Alpha had ceased struggling. Under Cliff Marsland’s powerful attack, he had been rendered helpless.
The Shadow watched while Cliff Marsland dragged the man to the nearest room. Sayre, realizing the wisdom of being out of sight, followed, covering Alpha as they went along.
RESOUNDING blows of battering-ram force were breaking down the door below. The Shadow, moving with swiftness, now that the corridor was cleared, hastened to the stairway and descended. He reached the floor below just at the crucial moment.
A huge outer door came crashing forward. With it, Joe Cardona and his detectives hurtled into view.
With guns in hands, they faced a menace which they had not expected. Hastily, they raised their revolvers to fire.
Lined across the wide lower corridor were Eric Veldon’s minions. Like statues, these one-time criminals had been waiting stolidly for the breaking of the door. Each monstrous creature held a pair of revolvers.
As the detectives came in sight, the instinctive reactions of these killers took effect.
Tried detectives against transformed mobsmen. Brave men of the law against sullen, automatic minions who did not fear to die. Shots burst forth as both sides fired, but with that opening attack came roaring bursts of flame from another quarter.
The Shadow, a brace of automatics in his hands, was aiding the cause of Joe Cardona. Timely aid, for the detectives had plunged headlong into the path of fire. As The Shadow’s automatics barked, Veldon’s minions swung instinctively to meet the fire from the rear. Though gangsters once — rats who would then have feared The Shadow — they did not recognize him now.
But with that fatal motion, the minions of the fiend were doomed. Their fire had been turned; only one of Cardona’s men had been wounded. Detectives blazed from one direction. The Shadow, elevated on the stairs, fired downward from the other.
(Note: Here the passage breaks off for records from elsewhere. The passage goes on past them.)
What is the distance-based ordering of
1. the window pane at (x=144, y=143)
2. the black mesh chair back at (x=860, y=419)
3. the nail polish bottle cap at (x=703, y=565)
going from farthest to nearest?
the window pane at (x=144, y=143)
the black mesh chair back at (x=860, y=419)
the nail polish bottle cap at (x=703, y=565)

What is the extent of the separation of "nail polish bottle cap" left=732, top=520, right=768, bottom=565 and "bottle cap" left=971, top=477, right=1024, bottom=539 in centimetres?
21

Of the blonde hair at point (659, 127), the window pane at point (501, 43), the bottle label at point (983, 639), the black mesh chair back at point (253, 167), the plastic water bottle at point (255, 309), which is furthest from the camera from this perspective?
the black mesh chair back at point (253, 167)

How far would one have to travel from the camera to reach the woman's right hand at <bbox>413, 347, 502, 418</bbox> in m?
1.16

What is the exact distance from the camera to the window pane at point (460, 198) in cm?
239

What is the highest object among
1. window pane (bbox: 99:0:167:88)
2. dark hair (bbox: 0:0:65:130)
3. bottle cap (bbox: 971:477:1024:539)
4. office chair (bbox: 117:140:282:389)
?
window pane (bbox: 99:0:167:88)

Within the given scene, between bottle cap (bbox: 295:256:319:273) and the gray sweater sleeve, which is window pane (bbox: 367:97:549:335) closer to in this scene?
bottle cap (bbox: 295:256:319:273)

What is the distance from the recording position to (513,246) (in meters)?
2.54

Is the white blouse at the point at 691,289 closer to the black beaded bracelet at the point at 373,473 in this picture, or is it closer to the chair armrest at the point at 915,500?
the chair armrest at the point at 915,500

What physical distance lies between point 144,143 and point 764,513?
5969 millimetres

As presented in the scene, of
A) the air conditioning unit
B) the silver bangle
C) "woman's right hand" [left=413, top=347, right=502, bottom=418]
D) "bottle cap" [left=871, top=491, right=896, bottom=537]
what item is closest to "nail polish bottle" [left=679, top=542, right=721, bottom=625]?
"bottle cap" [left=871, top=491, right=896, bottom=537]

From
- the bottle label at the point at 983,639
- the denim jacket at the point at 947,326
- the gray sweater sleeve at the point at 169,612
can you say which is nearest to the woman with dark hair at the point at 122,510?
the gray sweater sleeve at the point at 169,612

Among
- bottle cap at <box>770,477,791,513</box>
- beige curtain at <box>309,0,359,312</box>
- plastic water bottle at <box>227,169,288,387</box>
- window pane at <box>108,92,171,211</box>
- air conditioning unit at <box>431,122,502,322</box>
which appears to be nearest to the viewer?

Shooting deliberately, Eric Veldon’s men began to fall. They did not crumple; they uttered no cries of pain. Instead, they stood staring in their tracks. Rigid, they plunged dead upon the floor.
The Shadow was retiring. Dumfounded detectives, excited by the battle, were riddling the fallen minions with lead. The sight was uncanny; forms that seemed corpselike more than human had dropped like tenpins. Cardona and his men were coming through.
At the head of the stairs, The Shadow merged with the darkness of a side corridor. Footsteps sounded.
Joe Cardona reached the top of the stairs. He saw a man awaiting him at the door of a lighted room. It was Doctor Rupert Sayre, calling the detective onward.
The raiding squad reached the room. Doctor Sayre declared his identity. He pointed to Cliff Marsland, who now had the revolver, and was guarding Alpha, a prisoner.
“This is Marsland,” explained Sayre. “He was brought here as a victim. He and I were planning to escape.”
“And this man?” quizzed Cardona, as he indicated Alpha.
“One of Veldon’s henchmen,” said Sayre. “The only intelligent one. He was aiding us to escape when the attack began. We feared trouble from him, and Marsland overpowered him. He is the one man we need. He is the one who can tell us where to find Eric Veldon.”
Cliff Marsland had released Alpha. The dull-faced man was standing on his feet. Rupert Sayre was attending to the wound of the one detective who had been clipped in the fray.
Facing Alpha, Joe Cardona began his quiz of Veldon’s minion. Alpha, with eyes steady and staring, answered each question that the detective gave him.